Sal Durante, the man who caught Maris' 61st home run ball, offered to return it to Maris. Maris politely declined and even encouraged Durante to sell the memorabilia in order to earn some money. Durante sold the ball for $5,000 to a restaurateur, who gave the ball to Maris. Maris donated the ball to the National Baseball Hall of Fame and Museum in 1973.

Mantle returned from injury later that season, thus enabling both M&M Boys to participate in the 1961 World Series. Though Maris and Mantle's batting averages throughout the series were a mere .105 and .167, the Yankees were able to defeat the Cincinnati Reds, 4 games to 1. At the end of the season, Maris won the AL MVP Award for the second consecutive year. The voting points and percentage of votes for the M&M Boys were exactly the same as in 1960, with Maris garnering 202 points to Mantle's 198 points.

Mantle was elected to the Hall of Fame in 1974 on his first ballot appearance. On the other hand, Maris never met the 75% threshold required for induction into the Hall and was eliminated from future BBWAA voting in 1988, his 15th and final time on the ballot, where he garnered 43.1% of the vote (the highest vote percentage he received). Nevertheless, the Yankees honored both Mantle and Maris by retiring their numbers and presenting them with plaques that hang in Monument Park.

In 1991, thirty years after Maris hit 61 home runs, commissioner Fay Vincent ruled that there be only one single-season home run record and that any notation beside Maris' record (denoting that he hit 61 home runs in a 162-game season) be eliminated. Maris died six years earlier in 1985. Thus, he never knew the record was his.

==Group achievements==
During their record-breaking season of 1961, the M&M Boys became the only teammates to join the 50 home run club in the same season, hitting a combined 115 home runs to break the single-season record for home runs by a pair of teammates. This record was previously held by Yankee sluggers Babe Ruth and Lou Gehrig, who hit 60 and 47 home runs, respectively, in . In addition, Mantle and Maris combined to record 269 RBI.

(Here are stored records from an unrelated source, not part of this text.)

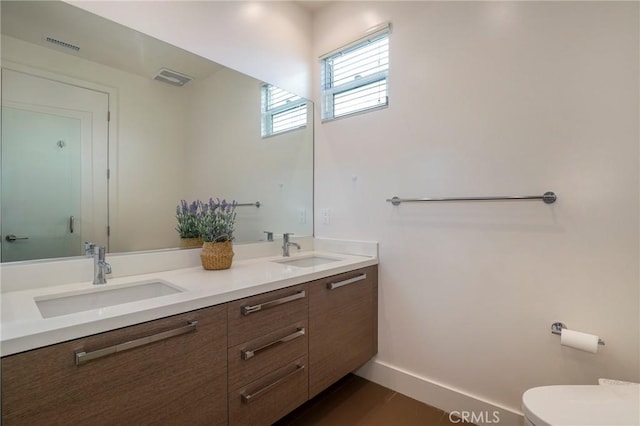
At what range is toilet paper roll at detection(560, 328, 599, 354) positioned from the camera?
3.96 feet

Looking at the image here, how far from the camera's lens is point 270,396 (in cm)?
130

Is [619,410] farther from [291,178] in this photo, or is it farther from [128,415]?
[291,178]

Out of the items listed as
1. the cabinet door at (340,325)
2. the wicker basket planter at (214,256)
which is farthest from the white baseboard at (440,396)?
the wicker basket planter at (214,256)

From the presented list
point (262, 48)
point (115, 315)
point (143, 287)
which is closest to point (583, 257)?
point (115, 315)

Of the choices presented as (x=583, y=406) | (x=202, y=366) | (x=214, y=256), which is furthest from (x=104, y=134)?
(x=583, y=406)

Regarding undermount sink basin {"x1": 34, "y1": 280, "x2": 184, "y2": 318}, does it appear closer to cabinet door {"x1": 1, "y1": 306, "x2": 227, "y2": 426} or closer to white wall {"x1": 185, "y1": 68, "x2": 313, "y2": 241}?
cabinet door {"x1": 1, "y1": 306, "x2": 227, "y2": 426}

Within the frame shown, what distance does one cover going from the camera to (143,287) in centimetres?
136

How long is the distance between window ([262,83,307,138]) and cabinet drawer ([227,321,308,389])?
140 centimetres

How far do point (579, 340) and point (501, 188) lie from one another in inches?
28.3

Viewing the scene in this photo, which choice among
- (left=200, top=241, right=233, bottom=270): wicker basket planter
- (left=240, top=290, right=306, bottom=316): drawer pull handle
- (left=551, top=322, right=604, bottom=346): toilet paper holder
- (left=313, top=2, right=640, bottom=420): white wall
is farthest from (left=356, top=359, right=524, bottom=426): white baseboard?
(left=200, top=241, right=233, bottom=270): wicker basket planter

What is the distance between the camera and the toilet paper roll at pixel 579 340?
1.21 metres

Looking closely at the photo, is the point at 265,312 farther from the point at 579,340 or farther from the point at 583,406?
the point at 579,340

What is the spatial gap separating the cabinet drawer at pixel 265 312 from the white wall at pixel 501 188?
0.76 meters

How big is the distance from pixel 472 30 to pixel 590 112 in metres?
0.72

==Relationship off the field==
Contrary to popular belief, the M&M Boys were actually close friends and no hostility existed between the two of them. The two shared an apartment in Queens with fellow outfielder Bob Cerv during the 1961 season and when Mantle suffered an injury towards the end of the season, he openly rooted for Maris from his hospital bed in the latter's quest to break Ruth's single-season home run record. The stories of a feud developing between the M&M Boys during the 1961 season were inspired due to the media hype surrounding their quest to break Ruth's record.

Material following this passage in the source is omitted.